Als uitzondering op de regel dat vrijheidsontneming – anders dan de in artikel 59, vierde lid, Vw beschreven gevallen – geen maximale duur kent, kent vrijheidsontneming van een gezin met minderjarige kinderen wel een maximale duur. Nu de vrijheidsontnemende maatregel slechts aan gezinnen kan worden opgelegd wanneer het noodzakelijk is dat de beschikbaarheid van het gehele gezin is gegarandeerd, kan de duur van de vrijheidsontneming beperkt blijven. Zie A6/2.7 voor de maximale duur bij vrijheidsontneming op grond van artikel 6 Vw en de gronden waarop deze termijn kan worden overschreden. Zie A6/5.3.5 voor de maximale duur bij vrijheidsontneming op grond van artikel 59 Vw en de gronden waarop deze termijn kan worden overschreden. De termijnen hebben overigens uitsluitend betrekking op vrijheidsontneming van het gezin. Deze maximale termijnen zijn niet van toepassing in geval slechts aan één ouder de vrijheidsontnemende maatregel is opgelegd terwijl de overige gezinsleden een vrijheidbeperkende maatregel is opgelegd.
C
Paragraaf A6/2.4 Vreemdelingencirculaire 2000 komt te luiden:
Artikel 6, eerste lid, Vw geeft aan dat aan de vreemdeling aan wie de toegang tot Nederland is geweigerd, de verplichting opgelegd kan worden om zich op te houden in een door de ambtenaar belast met de grensbewaking aangewezen ruimte of plaats. Deze ruimte kan ingevolge het tweede lid worden beveiligd tegen ongeoorloofd vertrek. Het opleggen van de vrijheidsontnemende maatregel is in ieder geval geïndiceerd wanneer naar het oordeel van de ambtenaar belast met de grensbewaking aanwijzingen bestaan dat de vreemdeling zich niet zal houden aan de aanwijzing om zich op te houden in de bedoelde ruimte of plaats en/of omdat aspecten van openbare orde of nationale veiligheid dit vorderen. Ten aanzien van vreemdelingen die een aanvraag tot het verlenen van een verblijfsvergunning asiel indienen of hebben ingediend, wordt verwezen naar A6/2.5 en C10/3. De vrijheidsbeneming zal dan een aanvang nemen in een gebouw van de grensdoorlaatpost of een politiebureau. Daarna zal de vreemdeling met een nieuwe beschikking geplaatst moeten worden in een inrichting waar het Reglement grenslogies (Stb. 1993, nr. 45) van toepassing is. Dient deze vreemdeling een aanvraag om een verblijfsvergunning asiel in dan dient gehandeld te worden zoals hierna vermeld.

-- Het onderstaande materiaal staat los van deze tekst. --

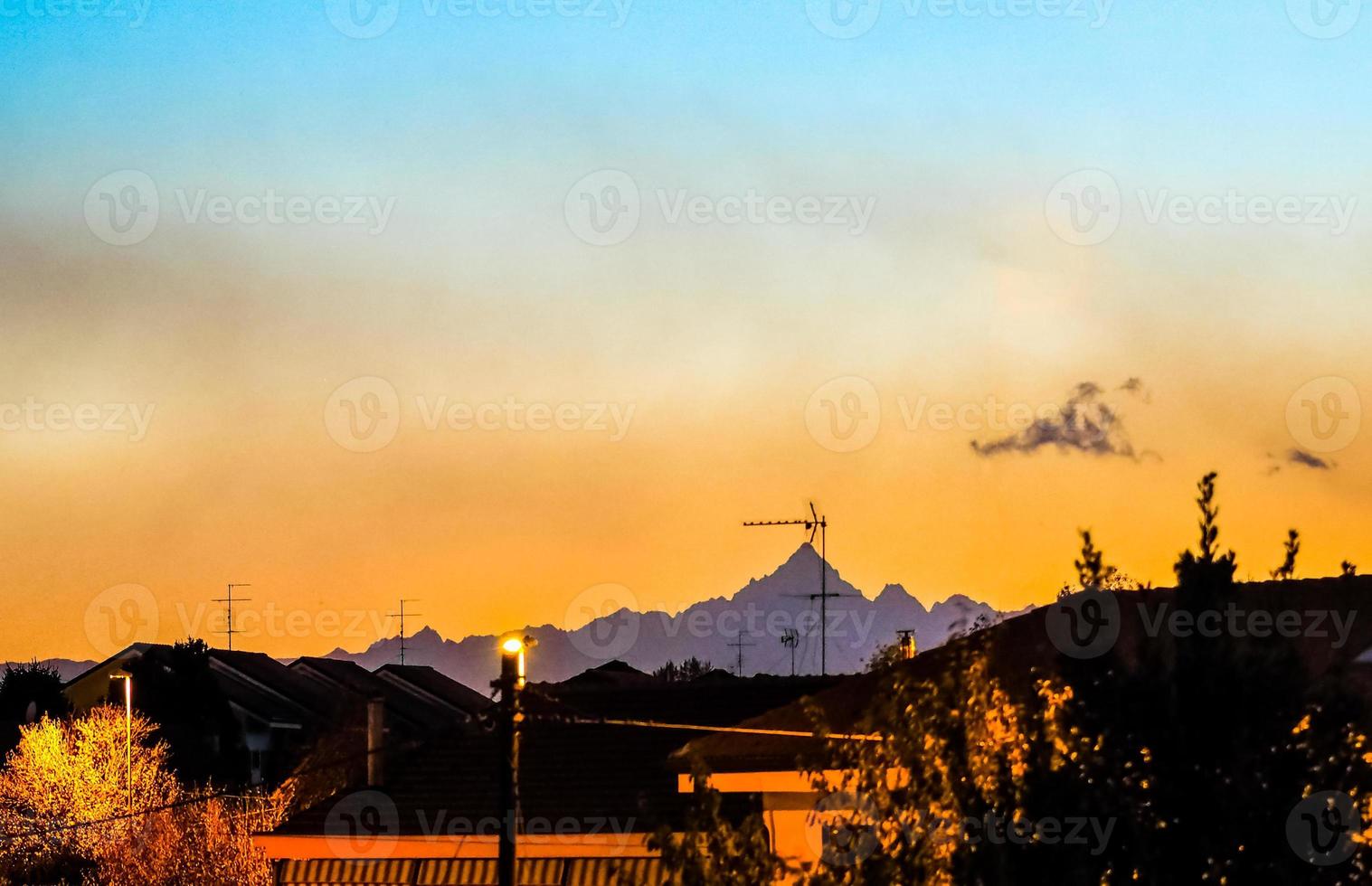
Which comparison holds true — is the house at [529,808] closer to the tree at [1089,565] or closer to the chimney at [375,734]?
the chimney at [375,734]

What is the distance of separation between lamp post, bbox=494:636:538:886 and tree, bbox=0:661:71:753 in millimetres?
74828

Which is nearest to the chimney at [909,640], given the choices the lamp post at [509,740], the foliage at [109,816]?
the lamp post at [509,740]

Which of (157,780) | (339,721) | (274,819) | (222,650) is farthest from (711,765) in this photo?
(222,650)

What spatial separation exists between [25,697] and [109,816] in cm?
5660

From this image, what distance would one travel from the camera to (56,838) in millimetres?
52500

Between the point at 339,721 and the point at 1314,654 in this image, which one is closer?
the point at 1314,654

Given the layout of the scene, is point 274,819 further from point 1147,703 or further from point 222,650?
point 222,650

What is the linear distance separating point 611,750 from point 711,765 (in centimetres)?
938

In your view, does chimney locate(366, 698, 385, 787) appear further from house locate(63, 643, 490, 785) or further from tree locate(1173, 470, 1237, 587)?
house locate(63, 643, 490, 785)

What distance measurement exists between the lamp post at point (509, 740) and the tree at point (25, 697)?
7483 centimetres

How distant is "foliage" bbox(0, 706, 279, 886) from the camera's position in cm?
4316

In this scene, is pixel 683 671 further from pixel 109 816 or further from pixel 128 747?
pixel 109 816

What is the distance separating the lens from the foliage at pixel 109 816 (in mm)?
43156

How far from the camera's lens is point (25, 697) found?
9706 centimetres
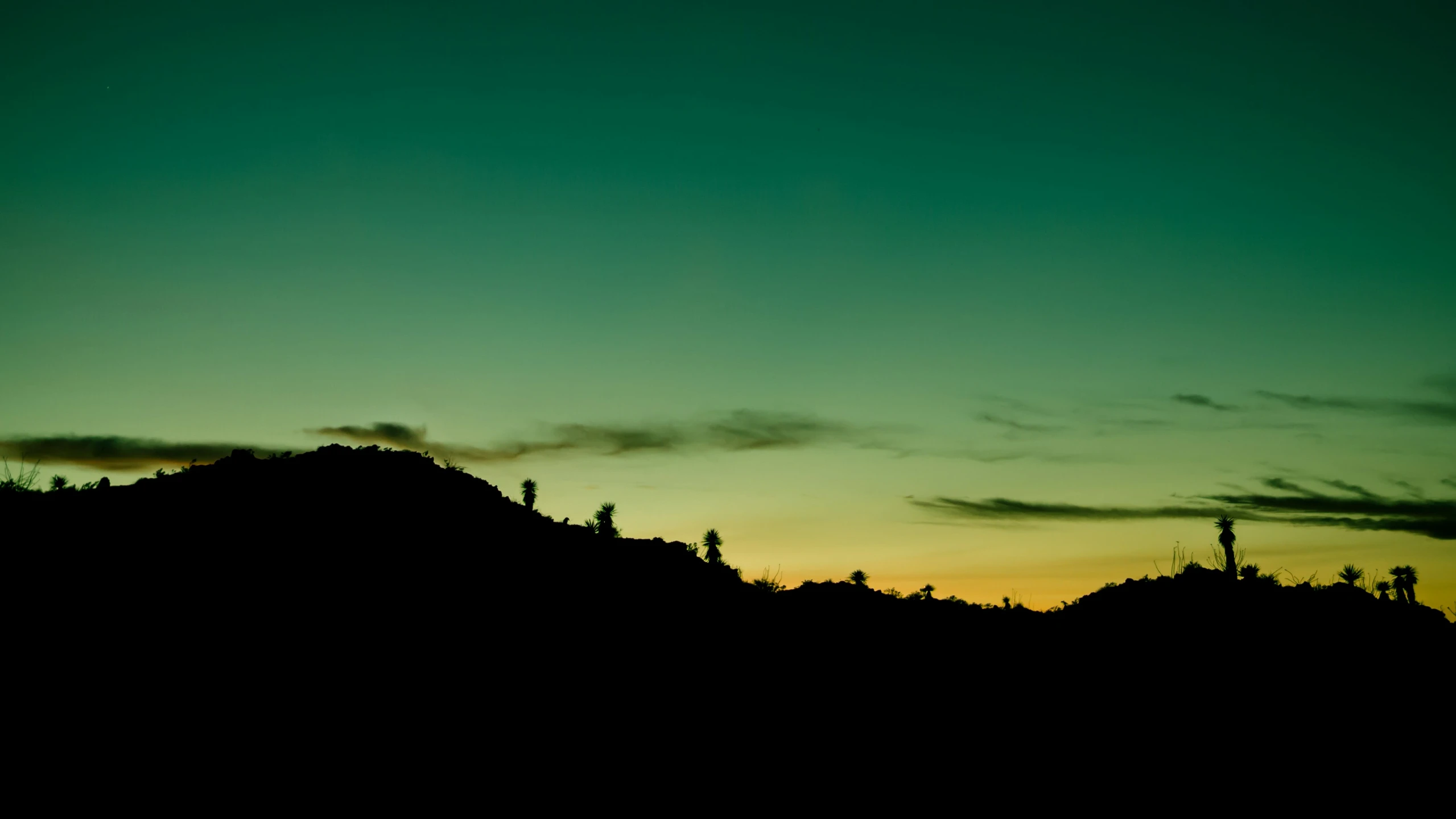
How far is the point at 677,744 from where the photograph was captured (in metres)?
18.8

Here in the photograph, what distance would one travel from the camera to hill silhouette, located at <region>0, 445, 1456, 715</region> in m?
18.3

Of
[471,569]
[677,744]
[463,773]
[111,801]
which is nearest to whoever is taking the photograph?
[111,801]

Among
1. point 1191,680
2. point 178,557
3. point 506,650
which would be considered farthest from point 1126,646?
point 178,557

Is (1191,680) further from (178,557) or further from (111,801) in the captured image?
(178,557)

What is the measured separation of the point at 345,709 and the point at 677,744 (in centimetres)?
750

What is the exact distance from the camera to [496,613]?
21531 millimetres

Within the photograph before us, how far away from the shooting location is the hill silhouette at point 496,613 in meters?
→ 18.3

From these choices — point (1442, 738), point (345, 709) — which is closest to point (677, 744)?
point (345, 709)

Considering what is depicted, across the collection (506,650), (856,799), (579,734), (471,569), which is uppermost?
(471,569)

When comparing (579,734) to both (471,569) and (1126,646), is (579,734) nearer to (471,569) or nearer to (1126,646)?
(471,569)

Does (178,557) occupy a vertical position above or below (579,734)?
above

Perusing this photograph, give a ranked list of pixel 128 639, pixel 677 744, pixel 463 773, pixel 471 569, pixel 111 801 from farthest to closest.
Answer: pixel 471 569, pixel 677 744, pixel 128 639, pixel 463 773, pixel 111 801

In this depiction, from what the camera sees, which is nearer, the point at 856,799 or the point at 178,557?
the point at 856,799

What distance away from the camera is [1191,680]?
21.0 meters
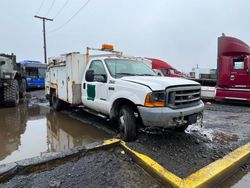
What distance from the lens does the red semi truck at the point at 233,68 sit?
33.2ft

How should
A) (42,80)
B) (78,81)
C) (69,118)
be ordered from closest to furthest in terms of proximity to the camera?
(78,81)
(69,118)
(42,80)

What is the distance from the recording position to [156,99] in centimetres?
391

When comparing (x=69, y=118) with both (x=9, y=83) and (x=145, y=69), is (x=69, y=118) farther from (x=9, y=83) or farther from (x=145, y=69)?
(x=9, y=83)

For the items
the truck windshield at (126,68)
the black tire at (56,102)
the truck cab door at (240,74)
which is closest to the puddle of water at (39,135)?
the black tire at (56,102)

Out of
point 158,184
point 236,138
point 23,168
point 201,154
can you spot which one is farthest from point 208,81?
point 23,168

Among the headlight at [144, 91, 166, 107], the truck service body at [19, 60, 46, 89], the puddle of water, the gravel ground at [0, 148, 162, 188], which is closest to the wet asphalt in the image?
the gravel ground at [0, 148, 162, 188]

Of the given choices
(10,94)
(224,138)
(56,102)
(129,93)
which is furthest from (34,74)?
(224,138)

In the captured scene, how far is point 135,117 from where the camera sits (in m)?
4.44

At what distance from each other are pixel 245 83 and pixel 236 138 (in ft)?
19.9

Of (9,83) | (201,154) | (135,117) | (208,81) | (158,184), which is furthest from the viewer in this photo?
(208,81)

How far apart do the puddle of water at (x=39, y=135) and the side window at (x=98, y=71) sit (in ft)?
4.58

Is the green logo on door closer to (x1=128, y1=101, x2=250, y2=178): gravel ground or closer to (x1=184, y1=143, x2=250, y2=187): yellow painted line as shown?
(x1=128, y1=101, x2=250, y2=178): gravel ground

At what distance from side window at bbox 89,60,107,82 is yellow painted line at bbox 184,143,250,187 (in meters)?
2.90

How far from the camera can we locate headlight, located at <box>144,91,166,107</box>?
3.90 m
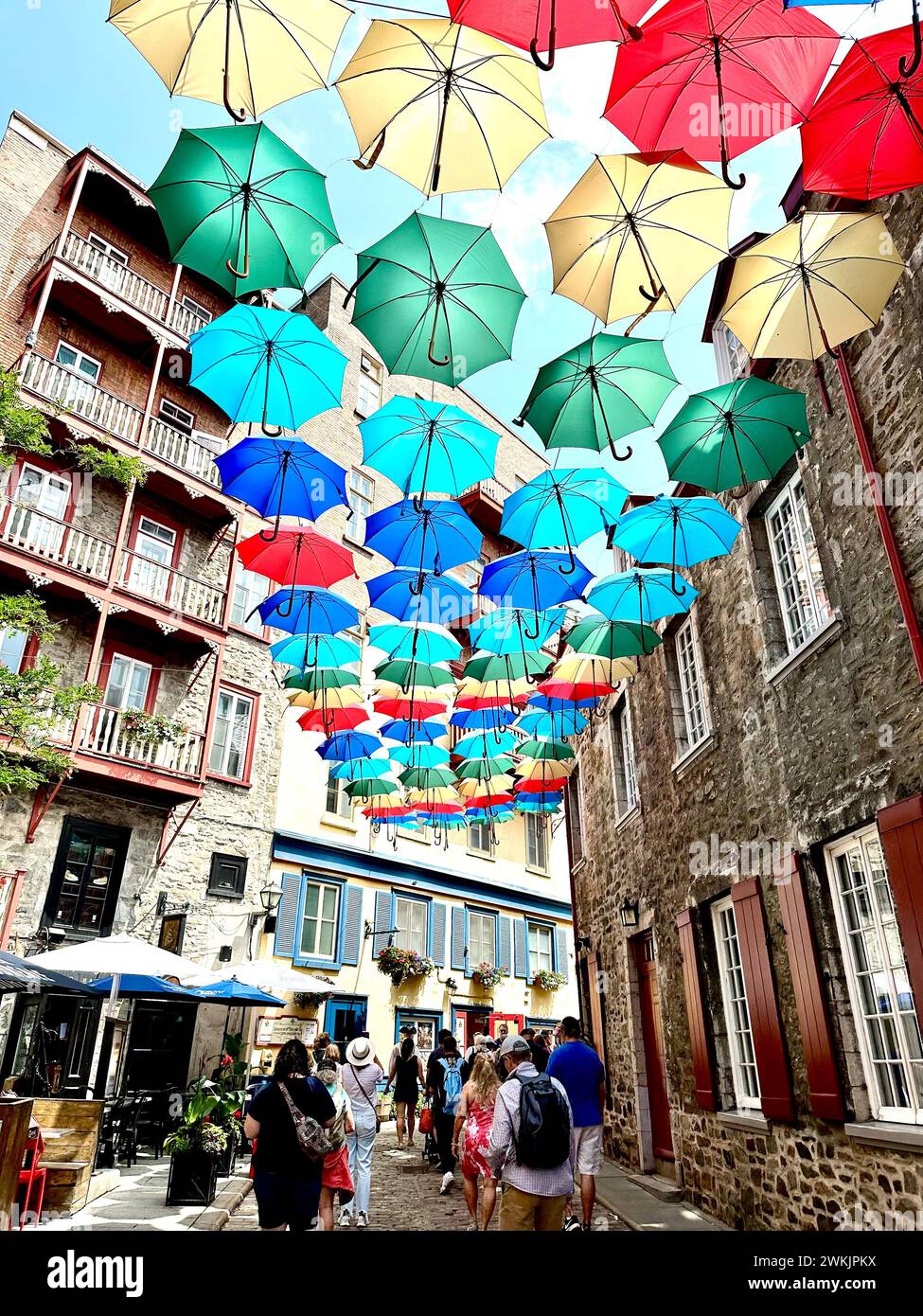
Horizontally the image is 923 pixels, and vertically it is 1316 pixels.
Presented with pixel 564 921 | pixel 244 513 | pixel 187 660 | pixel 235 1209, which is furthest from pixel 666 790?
pixel 564 921

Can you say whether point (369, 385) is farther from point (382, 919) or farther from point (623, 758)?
point (623, 758)

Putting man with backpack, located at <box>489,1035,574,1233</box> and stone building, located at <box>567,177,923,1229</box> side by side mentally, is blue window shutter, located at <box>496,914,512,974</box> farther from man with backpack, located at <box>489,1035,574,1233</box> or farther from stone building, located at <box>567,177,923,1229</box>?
man with backpack, located at <box>489,1035,574,1233</box>

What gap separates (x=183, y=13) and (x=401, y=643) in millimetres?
6715

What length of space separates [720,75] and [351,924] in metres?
16.3

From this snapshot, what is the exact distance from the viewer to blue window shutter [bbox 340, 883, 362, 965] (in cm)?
1695

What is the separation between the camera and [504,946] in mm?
21531

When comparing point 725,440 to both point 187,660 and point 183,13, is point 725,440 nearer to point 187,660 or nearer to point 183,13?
point 183,13

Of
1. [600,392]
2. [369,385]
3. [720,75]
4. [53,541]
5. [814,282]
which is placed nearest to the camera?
[720,75]

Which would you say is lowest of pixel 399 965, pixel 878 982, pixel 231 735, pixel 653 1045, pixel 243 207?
pixel 653 1045

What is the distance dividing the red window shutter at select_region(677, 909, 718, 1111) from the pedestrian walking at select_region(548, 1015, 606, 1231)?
1.72m

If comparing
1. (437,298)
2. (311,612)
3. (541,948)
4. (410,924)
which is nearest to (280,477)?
(311,612)

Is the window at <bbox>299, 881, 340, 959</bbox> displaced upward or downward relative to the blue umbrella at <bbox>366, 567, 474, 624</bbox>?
downward

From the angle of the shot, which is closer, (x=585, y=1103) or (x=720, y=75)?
(x=720, y=75)

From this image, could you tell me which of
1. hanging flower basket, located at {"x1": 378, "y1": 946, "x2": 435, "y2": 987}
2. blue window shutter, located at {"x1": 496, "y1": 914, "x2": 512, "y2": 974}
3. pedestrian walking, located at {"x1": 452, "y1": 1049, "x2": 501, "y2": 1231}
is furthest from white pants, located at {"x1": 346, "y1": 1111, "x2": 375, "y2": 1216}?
blue window shutter, located at {"x1": 496, "y1": 914, "x2": 512, "y2": 974}
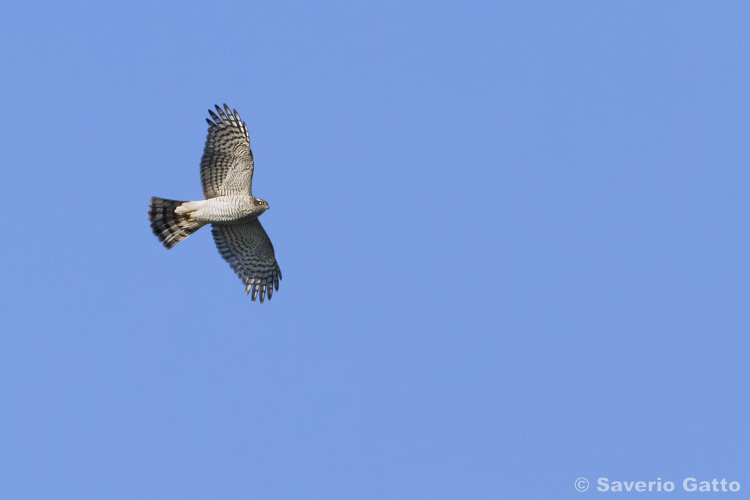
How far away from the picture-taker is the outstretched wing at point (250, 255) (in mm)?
28094

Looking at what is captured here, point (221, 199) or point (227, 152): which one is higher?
point (227, 152)

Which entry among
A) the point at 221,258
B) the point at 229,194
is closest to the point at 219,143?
the point at 229,194

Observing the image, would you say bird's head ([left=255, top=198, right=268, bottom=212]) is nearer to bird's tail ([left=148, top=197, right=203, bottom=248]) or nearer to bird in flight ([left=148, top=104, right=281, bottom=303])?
bird in flight ([left=148, top=104, right=281, bottom=303])

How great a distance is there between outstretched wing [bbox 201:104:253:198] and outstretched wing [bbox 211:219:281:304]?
133cm

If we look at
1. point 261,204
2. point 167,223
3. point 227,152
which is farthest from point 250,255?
point 227,152

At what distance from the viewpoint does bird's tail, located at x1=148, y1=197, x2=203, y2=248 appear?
89.9ft

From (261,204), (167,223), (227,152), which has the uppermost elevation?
(227,152)

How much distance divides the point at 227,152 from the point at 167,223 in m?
2.07

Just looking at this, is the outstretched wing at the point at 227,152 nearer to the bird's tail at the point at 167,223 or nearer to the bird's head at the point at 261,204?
the bird's head at the point at 261,204

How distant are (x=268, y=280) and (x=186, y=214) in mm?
2590

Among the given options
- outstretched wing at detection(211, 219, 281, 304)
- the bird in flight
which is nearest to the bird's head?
the bird in flight

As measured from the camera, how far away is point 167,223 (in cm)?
2742

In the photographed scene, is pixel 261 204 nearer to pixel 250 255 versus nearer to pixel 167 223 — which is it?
pixel 250 255

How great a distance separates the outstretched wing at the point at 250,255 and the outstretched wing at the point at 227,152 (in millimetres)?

Verstekelingen (met uitzondering van de asielzoekers) dienen zoveel mogelijk geplaatst te worden aan boord van het schip waarvan zij afkomstig zijn. Deze plaatsing geschiedt op grond van artikel 5, tweede lid en artikel 65 Vw.
Asielzoekers (AC Schiphol-procedure)
De vreemdeling aan wie de toegang is geweigerd en die een aanvraag om een verblijfsvergunning asiel indient, kan de maatregel van artikel 6, eerste en/of tweede lid, Vw opgelegd worden. Voor de toepassing van deze maatregel bij deze categorie vreemdelingen wordt verwezen naar C10/3.1.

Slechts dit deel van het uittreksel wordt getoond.